◆ **EXCERPTED PASSAGE**:
Pursuant to Section 13 or 15(d) of the Securities Exchange Act of 1934
 
Date of Report (Date of earliest event reported): May 24, 2012

Dynamic Energy Alliance Corporation
(Exact name of registrant as specified in its charter)

Florida
 
0-11050
 
59-2181303
(State or other jurisdiction of
incorporation or organization)
 
(Commission
File Number)
 
IRS Employer
Identification No.)
 
Memphis Clark Tower
5100 Popular Avenue, Ste. 2700
Memphis, TN 38137
(Address of principal executive offices)
 
(901) 414-0003
(Issuer’s telephone number)

Check the appropriate box below if the Form 8-K filing is intended to simultaneously satisfy the filing obligation of the registrant under any of the following provisions:
 
o    Written communication pursuant to Rule 425 under the Securities Act (17 CFR 230.425)
 
o    Soliciting material pursuant to Rule 14a-12 under the Exchange Act (17 CFR 240.14a -12)
 
o    Pre-commencement communications pursuant to Rule 14d-2(b) under the Exchange Act (17 CFR 240.14d -2(b))
 
o    Pre-commencement communications pursuant to Rule 13e-4(c) under the Exchange Act (17 CFR 240.13e -4(c))
 


 
 

 
FORWARD LOOKING STATEMENTS
 
This Current Report on Form 8-K contains forward-looking statements that are made pursuant to the safe harbor provisions of the Private Securities Litigation Reform Act of 1995. By their nature, forward-looking statements and forecasts involve risks and uncertainties because they relate to events and depend on circumstances that will occur in the near future. Forward-looking statements speak only as of the date they are made, are based on various underlying assumptions and current expectations about the future. We caution readers that any forward-looking statements are not guarantees of future performance and that actual results could differ materially from those contained or implied in the forward-looking statements. Such forward-looking statements include, but are not limited to, statements about the terms and conditions of the agreement described herein. In some cases, you may identify forward-looking statements by words such as “may,” “should,” “plan,” “intend,” “potential,” “continue,” “believe,” “expect,” “predict,” “anticipate” and “estimate,” the negative of these words or other comparable words. These statements are only predictions. One should not place undue reliance on these forward-looking statements. The forward-looking statements are qualified by their terms and/or important factors, many of which are outside the Company’s control, involve a number of risks, uncertainties and other factors that could cause actual results and events to differ materially from the statements made. The forward-looking statements are based on the Company’s beliefs, assumptions and expectations about the Company’s future performance and the future performance of the entity being acquired, taking into account information currently available to the Company. These beliefs, assumptions and expectations can change as a result of many possible events or factors, including those events and factors described in “Risk Factors” in the Company’s recent Annual Reports on Form 10-K, and the Company’s recent Quarterly Reports , filed with the SEC, not all of which are known to the Company. The Company will update this forward-looking information only to the extent required under applicable securities laws. Neither the Company nor any other person assumes responsibility for the accuracy or completeness of these forward-looking statements.

◆ **RECORD EXCERPTS**:
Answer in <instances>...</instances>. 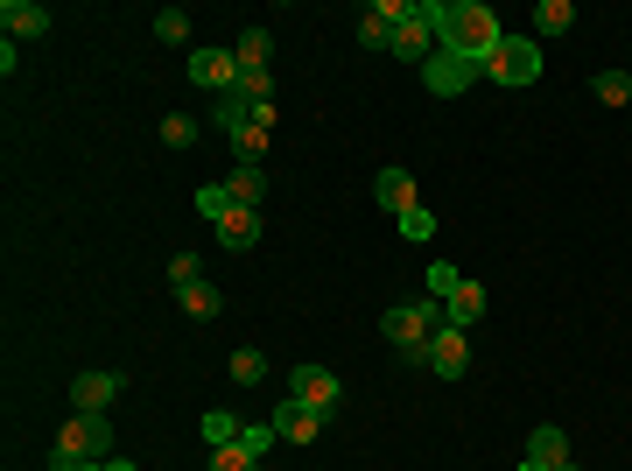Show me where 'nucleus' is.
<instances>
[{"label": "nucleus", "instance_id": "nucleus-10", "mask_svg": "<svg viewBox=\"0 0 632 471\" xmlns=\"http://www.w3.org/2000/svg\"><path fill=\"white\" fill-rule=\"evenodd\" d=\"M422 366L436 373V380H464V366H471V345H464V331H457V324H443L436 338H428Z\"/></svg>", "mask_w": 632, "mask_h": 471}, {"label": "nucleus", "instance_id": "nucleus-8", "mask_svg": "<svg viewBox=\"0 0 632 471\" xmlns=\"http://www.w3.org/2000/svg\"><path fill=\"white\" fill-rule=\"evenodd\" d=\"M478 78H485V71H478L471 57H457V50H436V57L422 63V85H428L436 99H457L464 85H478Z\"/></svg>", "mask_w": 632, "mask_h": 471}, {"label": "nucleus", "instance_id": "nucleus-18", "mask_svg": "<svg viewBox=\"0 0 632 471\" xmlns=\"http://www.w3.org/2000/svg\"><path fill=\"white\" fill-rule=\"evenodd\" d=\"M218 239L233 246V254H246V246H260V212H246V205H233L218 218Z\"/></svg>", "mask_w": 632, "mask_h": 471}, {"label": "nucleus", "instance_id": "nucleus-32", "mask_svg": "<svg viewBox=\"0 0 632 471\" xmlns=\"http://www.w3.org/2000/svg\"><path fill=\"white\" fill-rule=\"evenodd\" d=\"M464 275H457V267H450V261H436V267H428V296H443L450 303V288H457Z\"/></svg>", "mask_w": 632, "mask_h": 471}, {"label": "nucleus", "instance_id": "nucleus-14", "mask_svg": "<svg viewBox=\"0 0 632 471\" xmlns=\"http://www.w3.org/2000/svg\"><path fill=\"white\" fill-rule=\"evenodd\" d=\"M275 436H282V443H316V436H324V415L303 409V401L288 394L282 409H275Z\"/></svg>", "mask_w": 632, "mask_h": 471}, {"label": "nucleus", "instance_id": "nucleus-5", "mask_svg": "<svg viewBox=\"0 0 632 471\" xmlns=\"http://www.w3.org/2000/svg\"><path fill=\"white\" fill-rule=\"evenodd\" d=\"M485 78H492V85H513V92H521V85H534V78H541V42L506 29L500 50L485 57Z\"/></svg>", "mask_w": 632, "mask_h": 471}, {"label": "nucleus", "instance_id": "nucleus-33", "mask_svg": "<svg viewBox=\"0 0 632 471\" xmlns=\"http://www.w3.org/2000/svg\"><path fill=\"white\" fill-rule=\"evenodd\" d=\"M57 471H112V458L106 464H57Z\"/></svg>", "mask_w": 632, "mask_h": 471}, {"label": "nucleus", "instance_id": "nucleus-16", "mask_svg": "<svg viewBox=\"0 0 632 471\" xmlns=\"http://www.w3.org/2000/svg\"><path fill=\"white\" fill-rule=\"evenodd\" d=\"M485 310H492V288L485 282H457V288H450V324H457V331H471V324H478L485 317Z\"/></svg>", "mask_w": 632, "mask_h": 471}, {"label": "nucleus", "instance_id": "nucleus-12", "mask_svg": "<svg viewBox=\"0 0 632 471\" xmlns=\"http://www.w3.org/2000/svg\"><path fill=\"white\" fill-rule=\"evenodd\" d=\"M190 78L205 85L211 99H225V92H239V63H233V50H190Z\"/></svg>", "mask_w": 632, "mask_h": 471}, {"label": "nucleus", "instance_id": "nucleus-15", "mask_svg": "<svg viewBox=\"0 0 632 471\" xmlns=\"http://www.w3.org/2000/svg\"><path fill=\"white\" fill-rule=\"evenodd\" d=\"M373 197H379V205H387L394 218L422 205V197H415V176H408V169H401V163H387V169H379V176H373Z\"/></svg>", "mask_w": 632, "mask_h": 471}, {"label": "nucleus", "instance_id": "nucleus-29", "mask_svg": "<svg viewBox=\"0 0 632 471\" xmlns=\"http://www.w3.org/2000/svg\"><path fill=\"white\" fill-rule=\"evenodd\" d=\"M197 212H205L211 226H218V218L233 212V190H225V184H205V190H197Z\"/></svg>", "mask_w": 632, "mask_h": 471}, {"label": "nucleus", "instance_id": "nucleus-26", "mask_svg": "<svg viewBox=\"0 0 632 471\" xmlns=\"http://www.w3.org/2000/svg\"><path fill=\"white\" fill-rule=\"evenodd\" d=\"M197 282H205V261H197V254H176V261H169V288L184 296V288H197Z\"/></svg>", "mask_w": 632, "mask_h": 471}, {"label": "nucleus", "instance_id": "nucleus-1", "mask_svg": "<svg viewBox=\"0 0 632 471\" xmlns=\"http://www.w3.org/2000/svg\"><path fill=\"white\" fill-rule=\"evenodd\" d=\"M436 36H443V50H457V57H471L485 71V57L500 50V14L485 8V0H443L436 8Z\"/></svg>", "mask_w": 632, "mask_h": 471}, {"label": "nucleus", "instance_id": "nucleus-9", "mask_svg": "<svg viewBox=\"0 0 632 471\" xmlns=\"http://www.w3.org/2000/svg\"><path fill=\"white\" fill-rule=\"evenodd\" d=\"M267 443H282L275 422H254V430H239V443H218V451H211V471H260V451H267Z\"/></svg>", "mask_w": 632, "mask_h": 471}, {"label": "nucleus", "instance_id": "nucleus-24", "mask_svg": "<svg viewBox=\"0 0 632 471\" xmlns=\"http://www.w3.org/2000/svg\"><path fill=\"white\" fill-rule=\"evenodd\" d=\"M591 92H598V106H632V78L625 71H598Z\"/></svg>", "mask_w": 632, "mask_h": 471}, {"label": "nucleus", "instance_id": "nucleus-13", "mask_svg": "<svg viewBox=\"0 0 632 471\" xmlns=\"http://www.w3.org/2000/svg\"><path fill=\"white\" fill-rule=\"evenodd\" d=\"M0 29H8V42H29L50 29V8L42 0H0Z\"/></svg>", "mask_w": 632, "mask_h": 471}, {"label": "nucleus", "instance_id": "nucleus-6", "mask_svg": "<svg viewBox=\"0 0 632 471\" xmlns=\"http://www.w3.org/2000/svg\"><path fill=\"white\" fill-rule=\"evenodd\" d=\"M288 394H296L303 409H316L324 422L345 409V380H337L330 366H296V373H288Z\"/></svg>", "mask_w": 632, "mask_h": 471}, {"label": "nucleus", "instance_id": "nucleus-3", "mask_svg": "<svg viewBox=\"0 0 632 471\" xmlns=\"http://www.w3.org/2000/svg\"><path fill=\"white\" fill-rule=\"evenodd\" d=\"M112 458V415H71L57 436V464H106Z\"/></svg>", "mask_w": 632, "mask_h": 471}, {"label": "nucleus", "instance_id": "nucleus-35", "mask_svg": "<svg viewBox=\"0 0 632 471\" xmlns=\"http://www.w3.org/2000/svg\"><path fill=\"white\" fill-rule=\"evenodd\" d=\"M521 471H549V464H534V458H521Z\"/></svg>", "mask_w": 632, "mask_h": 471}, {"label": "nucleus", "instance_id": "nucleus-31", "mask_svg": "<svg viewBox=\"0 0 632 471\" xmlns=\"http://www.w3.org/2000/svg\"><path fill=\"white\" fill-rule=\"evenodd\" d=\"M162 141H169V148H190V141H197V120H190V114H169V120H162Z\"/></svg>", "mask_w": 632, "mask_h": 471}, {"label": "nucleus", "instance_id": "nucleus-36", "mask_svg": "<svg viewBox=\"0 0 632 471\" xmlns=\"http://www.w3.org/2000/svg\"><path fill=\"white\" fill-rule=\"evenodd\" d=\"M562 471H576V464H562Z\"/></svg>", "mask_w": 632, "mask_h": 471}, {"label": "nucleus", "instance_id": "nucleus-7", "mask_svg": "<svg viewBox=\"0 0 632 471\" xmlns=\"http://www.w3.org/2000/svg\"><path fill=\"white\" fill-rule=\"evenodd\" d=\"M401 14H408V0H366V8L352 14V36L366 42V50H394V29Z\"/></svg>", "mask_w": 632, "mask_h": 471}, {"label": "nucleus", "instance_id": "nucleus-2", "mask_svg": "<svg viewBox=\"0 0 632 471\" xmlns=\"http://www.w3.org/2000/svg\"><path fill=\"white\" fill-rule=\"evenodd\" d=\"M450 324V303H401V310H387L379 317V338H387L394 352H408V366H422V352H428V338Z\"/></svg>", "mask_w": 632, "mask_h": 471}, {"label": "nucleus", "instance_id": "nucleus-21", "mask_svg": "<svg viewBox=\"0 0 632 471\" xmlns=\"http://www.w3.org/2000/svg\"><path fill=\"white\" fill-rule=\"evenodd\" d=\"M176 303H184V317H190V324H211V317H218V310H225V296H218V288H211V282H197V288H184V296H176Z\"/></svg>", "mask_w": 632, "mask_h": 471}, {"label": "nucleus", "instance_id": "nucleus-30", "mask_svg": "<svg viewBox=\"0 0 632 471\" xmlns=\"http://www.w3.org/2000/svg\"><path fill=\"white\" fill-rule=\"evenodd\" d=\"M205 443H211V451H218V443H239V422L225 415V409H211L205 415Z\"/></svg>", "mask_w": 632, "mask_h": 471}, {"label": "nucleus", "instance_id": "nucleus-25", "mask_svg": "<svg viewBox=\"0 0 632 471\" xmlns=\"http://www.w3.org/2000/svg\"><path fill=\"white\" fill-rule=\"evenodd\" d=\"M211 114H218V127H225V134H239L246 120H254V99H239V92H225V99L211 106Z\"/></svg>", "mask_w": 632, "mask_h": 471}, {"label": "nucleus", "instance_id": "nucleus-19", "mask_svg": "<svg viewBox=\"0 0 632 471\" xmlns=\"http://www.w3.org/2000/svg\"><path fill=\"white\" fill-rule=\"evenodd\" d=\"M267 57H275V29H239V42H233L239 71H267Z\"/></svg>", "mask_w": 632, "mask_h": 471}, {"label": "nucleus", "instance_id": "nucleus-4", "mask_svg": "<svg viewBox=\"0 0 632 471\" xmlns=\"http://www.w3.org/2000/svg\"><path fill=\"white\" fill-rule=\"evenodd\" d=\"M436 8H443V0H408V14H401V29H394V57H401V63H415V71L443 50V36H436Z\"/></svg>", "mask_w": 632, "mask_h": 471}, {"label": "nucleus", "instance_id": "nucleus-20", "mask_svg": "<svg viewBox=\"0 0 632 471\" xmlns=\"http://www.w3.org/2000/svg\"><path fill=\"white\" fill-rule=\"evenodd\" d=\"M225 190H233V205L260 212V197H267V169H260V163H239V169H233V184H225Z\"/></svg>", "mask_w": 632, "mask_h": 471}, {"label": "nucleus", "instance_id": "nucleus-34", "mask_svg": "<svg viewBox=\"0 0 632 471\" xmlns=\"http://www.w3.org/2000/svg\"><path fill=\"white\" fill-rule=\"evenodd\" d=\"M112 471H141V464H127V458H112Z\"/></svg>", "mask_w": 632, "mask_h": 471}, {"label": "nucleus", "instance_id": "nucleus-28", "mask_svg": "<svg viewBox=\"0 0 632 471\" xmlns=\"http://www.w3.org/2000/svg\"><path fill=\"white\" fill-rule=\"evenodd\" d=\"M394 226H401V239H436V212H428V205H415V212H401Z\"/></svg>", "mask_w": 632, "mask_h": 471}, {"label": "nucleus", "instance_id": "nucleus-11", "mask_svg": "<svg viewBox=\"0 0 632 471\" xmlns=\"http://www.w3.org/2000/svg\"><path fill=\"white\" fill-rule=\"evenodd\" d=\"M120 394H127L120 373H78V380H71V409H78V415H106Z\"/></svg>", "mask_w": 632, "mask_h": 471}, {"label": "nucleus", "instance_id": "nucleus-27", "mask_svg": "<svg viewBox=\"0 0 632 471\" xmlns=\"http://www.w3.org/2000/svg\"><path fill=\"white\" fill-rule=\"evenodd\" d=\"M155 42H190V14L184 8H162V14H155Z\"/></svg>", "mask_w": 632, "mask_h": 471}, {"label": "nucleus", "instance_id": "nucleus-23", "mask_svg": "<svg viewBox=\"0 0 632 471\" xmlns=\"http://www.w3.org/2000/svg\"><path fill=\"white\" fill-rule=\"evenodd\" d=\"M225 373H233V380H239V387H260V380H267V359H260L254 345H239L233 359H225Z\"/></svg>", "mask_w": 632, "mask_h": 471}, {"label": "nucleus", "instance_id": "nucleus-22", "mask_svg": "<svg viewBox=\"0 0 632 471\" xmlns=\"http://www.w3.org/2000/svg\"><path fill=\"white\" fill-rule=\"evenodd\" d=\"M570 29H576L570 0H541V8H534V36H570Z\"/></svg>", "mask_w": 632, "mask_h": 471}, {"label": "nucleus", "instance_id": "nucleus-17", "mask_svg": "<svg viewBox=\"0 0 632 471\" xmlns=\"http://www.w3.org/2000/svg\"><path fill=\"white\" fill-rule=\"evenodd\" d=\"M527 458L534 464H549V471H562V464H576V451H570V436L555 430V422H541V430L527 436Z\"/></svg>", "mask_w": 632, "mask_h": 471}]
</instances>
--
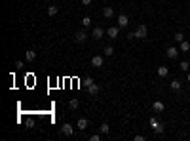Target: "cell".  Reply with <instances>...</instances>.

◆ **SHORT TASK 1**: List every rule number named in the checkbox provisions of the Form 8-K excerpt.
◆ **SHORT TASK 2**: In the Form 8-K excerpt, what is the registrant's state of incorporation?

◆ **WRITTEN ANSWER 1**:
Rule 425
Rule 14a-12
Rule 14d-2(b)
Rule 13e-4(c)

◆ **WRITTEN ANSWER 2**: Florida